* Required task A:
According to the colcon acceleration excerpt, which ROS 2 package implements these extensions?

* Source extract:
The second pillar extends the colcon ROS 2 meta built tools to integrate hardware acceleration flows into the ROS 2 CLI tooling and allow to manage it. Examples of these extensions include emulation capabilities to speed-up the development process and/or facilitate it without access to the real hardware, or raw image production tools, which are convenient when packing together acceleration kernels for embedded targets. These extensions are implemented by the colcon_acceleration ROS 2 package. On a preliminary implementation, these extensions are provided the following colcon acceleration subverbs:

colcon acceleration subverbs:
  board                 Report the board supported in the firmware
  emulation             Manage hardware emulation capabilities
  hls                   Vitis HLS capabilities management extension
  hypervisor            Configure the Xen hypervisor
  linux                 Configure the Linux kernel
  list                  List supported firmware for acceleration
  mkinitramfs           Creates compressed cpio initramfs from image
  mount                 Mount raw images
  package               Packages workspace with kernels for distribution
  platform              Report the platform enabled in the firmware
  select                Select an existing firmware and default to it.

* Required task B:
Lay out the lines of the source records as a numbered list, starting at the first line and ending at the line that contains "415,3,500,159", with both of those lines included and blank lines left out.

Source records
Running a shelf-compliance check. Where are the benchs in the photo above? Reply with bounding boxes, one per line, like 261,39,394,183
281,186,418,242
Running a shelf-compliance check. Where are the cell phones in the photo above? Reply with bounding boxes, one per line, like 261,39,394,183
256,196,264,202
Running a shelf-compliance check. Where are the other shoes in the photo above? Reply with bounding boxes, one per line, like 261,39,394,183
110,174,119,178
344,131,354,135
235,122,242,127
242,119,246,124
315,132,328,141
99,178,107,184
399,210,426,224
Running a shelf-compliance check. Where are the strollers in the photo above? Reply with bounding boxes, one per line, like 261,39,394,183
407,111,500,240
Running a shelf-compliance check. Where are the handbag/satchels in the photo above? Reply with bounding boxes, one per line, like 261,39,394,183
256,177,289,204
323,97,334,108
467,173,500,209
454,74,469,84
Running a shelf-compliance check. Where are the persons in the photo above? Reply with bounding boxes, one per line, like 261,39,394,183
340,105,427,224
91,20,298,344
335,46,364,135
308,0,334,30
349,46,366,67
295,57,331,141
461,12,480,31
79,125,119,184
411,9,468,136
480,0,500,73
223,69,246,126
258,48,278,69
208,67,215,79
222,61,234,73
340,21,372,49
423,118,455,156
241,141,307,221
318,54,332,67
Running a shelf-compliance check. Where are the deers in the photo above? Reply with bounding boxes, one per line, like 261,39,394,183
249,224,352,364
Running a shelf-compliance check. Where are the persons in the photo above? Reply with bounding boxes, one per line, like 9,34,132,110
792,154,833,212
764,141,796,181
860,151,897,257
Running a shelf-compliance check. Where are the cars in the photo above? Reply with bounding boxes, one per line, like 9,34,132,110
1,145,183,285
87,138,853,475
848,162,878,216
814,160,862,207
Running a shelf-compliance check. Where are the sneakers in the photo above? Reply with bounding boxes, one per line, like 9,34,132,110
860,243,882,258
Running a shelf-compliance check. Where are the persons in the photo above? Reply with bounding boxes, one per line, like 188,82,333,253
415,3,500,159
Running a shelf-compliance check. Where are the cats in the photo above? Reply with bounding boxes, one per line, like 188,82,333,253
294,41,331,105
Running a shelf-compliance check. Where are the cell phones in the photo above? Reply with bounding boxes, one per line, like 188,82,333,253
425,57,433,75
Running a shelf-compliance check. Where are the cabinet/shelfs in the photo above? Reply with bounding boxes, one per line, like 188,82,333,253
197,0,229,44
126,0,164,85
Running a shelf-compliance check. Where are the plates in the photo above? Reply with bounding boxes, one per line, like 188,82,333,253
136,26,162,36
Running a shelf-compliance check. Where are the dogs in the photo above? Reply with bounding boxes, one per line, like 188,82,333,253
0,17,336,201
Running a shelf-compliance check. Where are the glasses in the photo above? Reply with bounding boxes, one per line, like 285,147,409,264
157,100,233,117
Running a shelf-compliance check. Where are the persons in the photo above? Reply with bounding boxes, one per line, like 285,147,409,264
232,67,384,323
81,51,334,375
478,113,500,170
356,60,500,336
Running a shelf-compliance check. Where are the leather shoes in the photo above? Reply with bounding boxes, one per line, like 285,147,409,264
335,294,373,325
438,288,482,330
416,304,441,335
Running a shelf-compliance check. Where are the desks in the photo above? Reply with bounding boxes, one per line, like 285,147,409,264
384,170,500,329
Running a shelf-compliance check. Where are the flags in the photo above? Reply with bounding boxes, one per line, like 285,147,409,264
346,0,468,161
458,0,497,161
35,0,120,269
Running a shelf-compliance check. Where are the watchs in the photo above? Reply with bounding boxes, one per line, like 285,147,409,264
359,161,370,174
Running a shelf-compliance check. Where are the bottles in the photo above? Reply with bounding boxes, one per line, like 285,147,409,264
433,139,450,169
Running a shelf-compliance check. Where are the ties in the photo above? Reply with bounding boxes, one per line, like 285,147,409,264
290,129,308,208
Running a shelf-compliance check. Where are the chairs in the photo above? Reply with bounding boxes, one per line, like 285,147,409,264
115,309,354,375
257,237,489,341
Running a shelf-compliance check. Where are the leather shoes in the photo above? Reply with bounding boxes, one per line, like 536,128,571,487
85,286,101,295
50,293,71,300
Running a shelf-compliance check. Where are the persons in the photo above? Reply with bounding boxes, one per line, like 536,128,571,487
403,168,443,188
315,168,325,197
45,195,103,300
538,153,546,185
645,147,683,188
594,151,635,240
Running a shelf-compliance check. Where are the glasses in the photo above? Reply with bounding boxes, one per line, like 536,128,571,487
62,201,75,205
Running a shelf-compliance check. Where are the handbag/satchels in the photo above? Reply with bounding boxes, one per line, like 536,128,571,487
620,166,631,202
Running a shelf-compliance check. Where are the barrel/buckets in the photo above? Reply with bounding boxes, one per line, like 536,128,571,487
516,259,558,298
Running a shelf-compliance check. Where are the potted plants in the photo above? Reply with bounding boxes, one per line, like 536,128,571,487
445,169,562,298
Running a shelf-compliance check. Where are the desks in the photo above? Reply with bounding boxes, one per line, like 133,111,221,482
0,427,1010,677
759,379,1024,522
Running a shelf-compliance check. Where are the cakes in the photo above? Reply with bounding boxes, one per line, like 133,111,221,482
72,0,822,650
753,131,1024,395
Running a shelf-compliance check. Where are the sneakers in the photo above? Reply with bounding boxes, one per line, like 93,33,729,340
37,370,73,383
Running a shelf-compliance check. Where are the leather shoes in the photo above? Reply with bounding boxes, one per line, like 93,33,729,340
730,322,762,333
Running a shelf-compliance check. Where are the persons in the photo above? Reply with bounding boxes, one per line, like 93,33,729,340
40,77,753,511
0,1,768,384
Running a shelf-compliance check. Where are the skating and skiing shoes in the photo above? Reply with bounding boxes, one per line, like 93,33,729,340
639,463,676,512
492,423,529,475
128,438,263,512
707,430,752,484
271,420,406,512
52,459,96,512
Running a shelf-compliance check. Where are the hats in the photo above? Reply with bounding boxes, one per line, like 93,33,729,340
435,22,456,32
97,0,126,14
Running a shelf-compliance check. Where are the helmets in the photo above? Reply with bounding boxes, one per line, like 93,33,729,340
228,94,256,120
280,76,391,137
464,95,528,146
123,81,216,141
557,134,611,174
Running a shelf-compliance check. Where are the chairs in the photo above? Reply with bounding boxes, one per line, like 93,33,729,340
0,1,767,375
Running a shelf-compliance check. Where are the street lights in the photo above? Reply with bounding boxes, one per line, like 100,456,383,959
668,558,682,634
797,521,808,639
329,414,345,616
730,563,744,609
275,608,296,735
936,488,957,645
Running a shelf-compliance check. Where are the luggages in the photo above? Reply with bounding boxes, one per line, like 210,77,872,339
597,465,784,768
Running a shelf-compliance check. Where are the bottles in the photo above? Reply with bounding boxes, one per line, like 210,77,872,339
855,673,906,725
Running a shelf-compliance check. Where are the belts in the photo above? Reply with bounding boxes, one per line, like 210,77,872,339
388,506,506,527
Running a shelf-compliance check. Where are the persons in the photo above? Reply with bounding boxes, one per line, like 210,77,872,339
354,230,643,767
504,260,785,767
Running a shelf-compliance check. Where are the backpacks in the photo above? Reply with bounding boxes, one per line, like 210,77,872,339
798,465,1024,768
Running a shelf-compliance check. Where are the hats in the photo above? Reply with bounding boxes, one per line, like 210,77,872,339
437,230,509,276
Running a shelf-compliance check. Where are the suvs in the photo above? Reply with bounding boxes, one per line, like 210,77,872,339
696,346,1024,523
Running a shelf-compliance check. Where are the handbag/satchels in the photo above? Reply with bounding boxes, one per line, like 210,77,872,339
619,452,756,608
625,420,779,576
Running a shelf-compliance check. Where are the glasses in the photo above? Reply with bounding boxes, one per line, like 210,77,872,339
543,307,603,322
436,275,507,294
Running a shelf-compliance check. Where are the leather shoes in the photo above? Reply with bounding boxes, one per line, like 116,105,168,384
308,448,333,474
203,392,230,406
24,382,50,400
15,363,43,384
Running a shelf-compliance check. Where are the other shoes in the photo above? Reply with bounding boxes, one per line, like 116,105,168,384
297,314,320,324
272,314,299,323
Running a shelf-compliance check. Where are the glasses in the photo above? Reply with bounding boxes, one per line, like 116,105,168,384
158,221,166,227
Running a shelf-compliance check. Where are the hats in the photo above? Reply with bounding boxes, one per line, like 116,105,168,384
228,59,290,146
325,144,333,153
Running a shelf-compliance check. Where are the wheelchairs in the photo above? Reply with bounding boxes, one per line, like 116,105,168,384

* Complete response A:
The colcon_acceleration package implements them.

* Complete response B:
1. Running a shelf-compliance check. Where are the benchs in the photo above? Reply with bounding boxes, one per line, like 261,39,394,183
2. 281,186,418,242
3. Running a shelf-compliance check. Where are the cell phones in the photo above? Reply with bounding boxes, one per line, like 261,39,394,183
4. 256,196,264,202
5. Running a shelf-compliance check. Where are the other shoes in the photo above? Reply with bounding boxes, one per line, like 261,39,394,183
6. 110,174,119,178
7. 344,131,354,135
8. 235,122,242,127
9. 242,119,246,124
10. 315,132,328,141
11. 99,178,107,184
12. 399,210,426,224
13. Running a shelf-compliance check. Where are the strollers in the photo above? Reply with bounding boxes, one per line, like 261,39,394,183
14. 407,111,500,240
15. Running a shelf-compliance check. Where are the handbag/satchels in the photo above? Reply with bounding boxes, one per line, like 261,39,394,183
16. 256,177,289,204
17. 323,97,334,108
18. 467,173,500,209
19. 454,74,469,84
20. Running a shelf-compliance check. Where are the persons in the photo above? Reply with bounding boxes, one per line, like 261,39,394,183
21. 340,105,427,224
22. 91,20,298,344
23. 335,46,364,135
24. 308,0,334,30
25. 349,46,366,67
26. 295,57,331,141
27. 461,12,480,31
28. 79,125,119,184
29. 411,9,468,136
30. 480,0,500,73
31. 223,69,246,126
32. 258,48,278,69
33. 208,67,215,79
34. 222,61,234,73
35. 340,21,372,49
36. 423,118,455,156
37. 241,141,307,221
38. 318,54,332,67
39. Running a shelf-compliance check. Where are the deers in the photo above? Reply with bounding boxes, one per line, like 261,39,394,183
40. 249,224,352,364
41. Running a shelf-compliance check. Where are the persons in the photo above? Reply with bounding boxes, one per line, like 9,34,132,110
42. 792,154,833,212
43. 764,141,796,181
44. 860,151,897,257
45. Running a shelf-compliance check. Where are the cars in the photo above? Reply with bounding boxes, one per line, like 9,34,132,110
46. 1,145,183,285
47. 87,138,853,475
48. 848,162,878,216
49. 814,160,862,207
50. Running a shelf-compliance check. Where are the sneakers in the photo above? Reply with bounding boxes, one per line, like 9,34,132,110
51. 860,243,882,258
52. Running a shelf-compliance check. Where are the persons in the photo above? Reply with bounding boxes, one per line, like 188,82,333,253
53. 415,3,500,159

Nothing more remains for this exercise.